* [Stated exercise] Leave out every picture, then transcribe the rest of the listing exactly.

Questions about scene geometry
▬▬▬

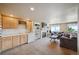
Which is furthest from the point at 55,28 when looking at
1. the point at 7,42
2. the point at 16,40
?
the point at 7,42

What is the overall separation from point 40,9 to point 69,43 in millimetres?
1462

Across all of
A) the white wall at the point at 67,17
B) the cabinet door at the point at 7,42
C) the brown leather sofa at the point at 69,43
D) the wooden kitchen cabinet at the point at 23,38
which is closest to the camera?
the white wall at the point at 67,17

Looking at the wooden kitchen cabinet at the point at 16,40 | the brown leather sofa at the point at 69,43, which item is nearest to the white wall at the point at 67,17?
the brown leather sofa at the point at 69,43

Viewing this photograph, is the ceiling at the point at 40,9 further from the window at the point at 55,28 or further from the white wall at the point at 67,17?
the window at the point at 55,28

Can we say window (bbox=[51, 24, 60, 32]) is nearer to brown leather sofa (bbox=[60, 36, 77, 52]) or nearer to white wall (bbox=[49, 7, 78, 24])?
white wall (bbox=[49, 7, 78, 24])

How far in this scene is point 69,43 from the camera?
124 inches

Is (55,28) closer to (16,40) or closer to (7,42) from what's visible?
(16,40)

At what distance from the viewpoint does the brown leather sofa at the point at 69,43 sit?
2760 millimetres

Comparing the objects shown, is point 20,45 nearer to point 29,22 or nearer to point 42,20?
point 29,22

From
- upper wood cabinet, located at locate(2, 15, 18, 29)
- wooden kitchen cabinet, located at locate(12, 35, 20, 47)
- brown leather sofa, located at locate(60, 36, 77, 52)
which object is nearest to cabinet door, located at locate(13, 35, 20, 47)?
wooden kitchen cabinet, located at locate(12, 35, 20, 47)

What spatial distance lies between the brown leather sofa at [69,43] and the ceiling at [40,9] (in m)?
0.80

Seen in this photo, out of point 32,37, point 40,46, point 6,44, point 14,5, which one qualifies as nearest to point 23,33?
point 32,37
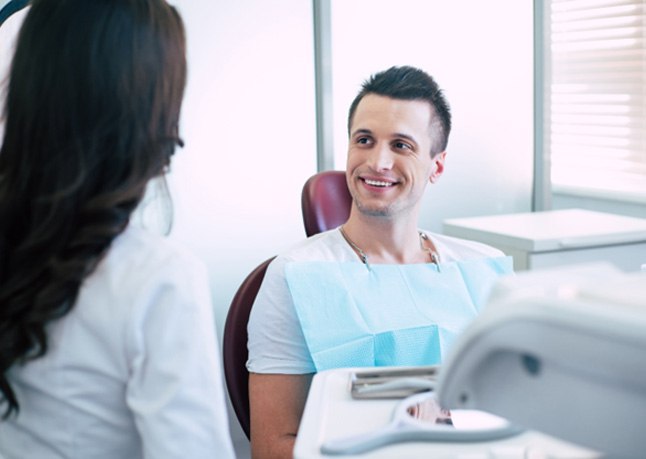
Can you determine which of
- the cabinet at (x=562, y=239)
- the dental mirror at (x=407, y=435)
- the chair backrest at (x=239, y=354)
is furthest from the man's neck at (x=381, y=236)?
the dental mirror at (x=407, y=435)

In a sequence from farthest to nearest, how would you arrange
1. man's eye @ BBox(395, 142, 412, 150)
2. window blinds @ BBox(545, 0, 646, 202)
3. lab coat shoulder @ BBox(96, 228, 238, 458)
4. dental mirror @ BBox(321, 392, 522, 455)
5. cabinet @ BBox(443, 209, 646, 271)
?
window blinds @ BBox(545, 0, 646, 202)
cabinet @ BBox(443, 209, 646, 271)
man's eye @ BBox(395, 142, 412, 150)
lab coat shoulder @ BBox(96, 228, 238, 458)
dental mirror @ BBox(321, 392, 522, 455)

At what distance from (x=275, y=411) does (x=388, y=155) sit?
0.52m

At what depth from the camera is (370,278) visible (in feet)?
5.07

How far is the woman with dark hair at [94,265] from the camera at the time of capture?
87cm

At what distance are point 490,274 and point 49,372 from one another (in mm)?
963

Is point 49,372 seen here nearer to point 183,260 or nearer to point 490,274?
point 183,260

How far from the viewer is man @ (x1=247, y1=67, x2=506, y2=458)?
4.67 feet

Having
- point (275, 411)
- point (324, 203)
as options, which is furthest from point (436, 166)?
point (275, 411)

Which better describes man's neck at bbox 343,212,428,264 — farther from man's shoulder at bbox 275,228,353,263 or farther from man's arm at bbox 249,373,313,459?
man's arm at bbox 249,373,313,459

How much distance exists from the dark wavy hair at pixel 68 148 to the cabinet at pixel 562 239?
4.25 feet

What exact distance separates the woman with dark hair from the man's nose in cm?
73

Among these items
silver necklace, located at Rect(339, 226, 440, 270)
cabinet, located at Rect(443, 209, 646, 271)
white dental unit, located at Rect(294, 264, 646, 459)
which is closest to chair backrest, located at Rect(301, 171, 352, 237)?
silver necklace, located at Rect(339, 226, 440, 270)

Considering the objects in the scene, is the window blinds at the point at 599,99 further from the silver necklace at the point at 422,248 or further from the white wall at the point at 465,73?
the silver necklace at the point at 422,248

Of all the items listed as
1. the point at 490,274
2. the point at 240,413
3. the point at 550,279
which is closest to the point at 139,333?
the point at 550,279
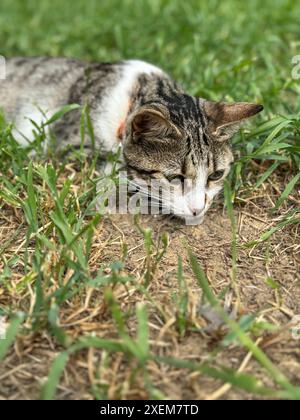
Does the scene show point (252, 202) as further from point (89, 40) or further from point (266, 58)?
point (89, 40)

▬▬▬

* [Expected answer]
Which is furthest from the point at 55,28 when looking at
1. the point at 7,42
2. the point at 16,40
?
the point at 7,42

What is the overall separation from point 40,9 to point 69,43 in millimetres?
1462

Across all of
A) the white wall at the point at 67,17
B) the cabinet door at the point at 7,42
C) the brown leather sofa at the point at 69,43
D) the wooden kitchen cabinet at the point at 23,38
which is closest to the camera?
the white wall at the point at 67,17

Looking at the wooden kitchen cabinet at the point at 16,40 | the brown leather sofa at the point at 69,43, which item is nearest to the white wall at the point at 67,17?
the brown leather sofa at the point at 69,43

Viewing this photograph, is the ceiling at the point at 40,9 further from the window at the point at 55,28 or further from the white wall at the point at 67,17?
the window at the point at 55,28

Can we say window (bbox=[51, 24, 60, 32]) is nearer to brown leather sofa (bbox=[60, 36, 77, 52]) or nearer to white wall (bbox=[49, 7, 78, 24])?
white wall (bbox=[49, 7, 78, 24])

How far in this scene is point 69,43 from the camera?
124 inches

Is (55,28) closer to (16,40) or closer to (7,42) from what's visible?
(16,40)

At what distance from the viewpoint does the brown leather sofa at the point at 69,43 sit?
2760 millimetres

Comparing the objects shown, is point 20,45 nearer to point 29,22 or nearer to point 42,20?
point 29,22

From
- upper wood cabinet, located at locate(2, 15, 18, 29)
- wooden kitchen cabinet, located at locate(12, 35, 20, 47)
- brown leather sofa, located at locate(60, 36, 77, 52)
which object is nearest to cabinet door, located at locate(13, 35, 20, 47)?
wooden kitchen cabinet, located at locate(12, 35, 20, 47)

What spatial distance lies between the brown leather sofa at [69,43] and the ceiling at [40,9] (in m)?
0.80

Seen in this photo, out of point 32,37, point 40,46, point 6,44, point 14,5, which one qualifies as nearest to point 23,33?
point 32,37
Can you determine which of
- the cabinet at (x=562, y=239)
- the dental mirror at (x=407, y=435)
- the chair backrest at (x=239, y=354)
is furthest from the man's neck at (x=381, y=236)?
the dental mirror at (x=407, y=435)

In a sequence from farthest to nearest, how would you arrange
1. man's eye @ BBox(395, 142, 412, 150)
2. window blinds @ BBox(545, 0, 646, 202)
3. lab coat shoulder @ BBox(96, 228, 238, 458)
4. dental mirror @ BBox(321, 392, 522, 455)
5. cabinet @ BBox(443, 209, 646, 271)
?
window blinds @ BBox(545, 0, 646, 202)
cabinet @ BBox(443, 209, 646, 271)
man's eye @ BBox(395, 142, 412, 150)
lab coat shoulder @ BBox(96, 228, 238, 458)
dental mirror @ BBox(321, 392, 522, 455)

At what distance from (x=275, y=411) does (x=388, y=155) sit?
0.52m

At what depth from the camera is (370,278) visible (in feet)?
5.07

How far is the woman with dark hair at [94,265] from the camera at the time of capture?
87cm

At what distance are point 490,274 and point 49,372 from one another (in mm)?
963

Is point 49,372 seen here nearer to point 183,260 or nearer to point 490,274?
point 183,260

How far from the viewer is man @ (x1=247, y1=67, x2=506, y2=458)?
4.67 feet

Having
- point (275, 411)
- point (324, 203)
as options, which is furthest from point (436, 166)?
point (275, 411)

Which better describes man's neck at bbox 343,212,428,264 — farther from man's shoulder at bbox 275,228,353,263 or farther from man's arm at bbox 249,373,313,459?
man's arm at bbox 249,373,313,459

How much distance exists from the dark wavy hair at pixel 68 148 to the cabinet at pixel 562 239?
4.25 feet

What exact distance separates the woman with dark hair from the man's nose in cm?
73

Among these items
silver necklace, located at Rect(339, 226, 440, 270)
cabinet, located at Rect(443, 209, 646, 271)
white dental unit, located at Rect(294, 264, 646, 459)
which is closest to chair backrest, located at Rect(301, 171, 352, 237)?
silver necklace, located at Rect(339, 226, 440, 270)

Considering the objects in the scene, is the window blinds at the point at 599,99 further from the silver necklace at the point at 422,248 or further from the white wall at the point at 465,73?
the silver necklace at the point at 422,248

Of all the items listed as
1. the point at 490,274
2. the point at 240,413
3. the point at 550,279
which is closest to the point at 139,333?
the point at 550,279
Does the scene show point (252, 202) as further from point (89, 40) or further from point (266, 58)?
point (89, 40)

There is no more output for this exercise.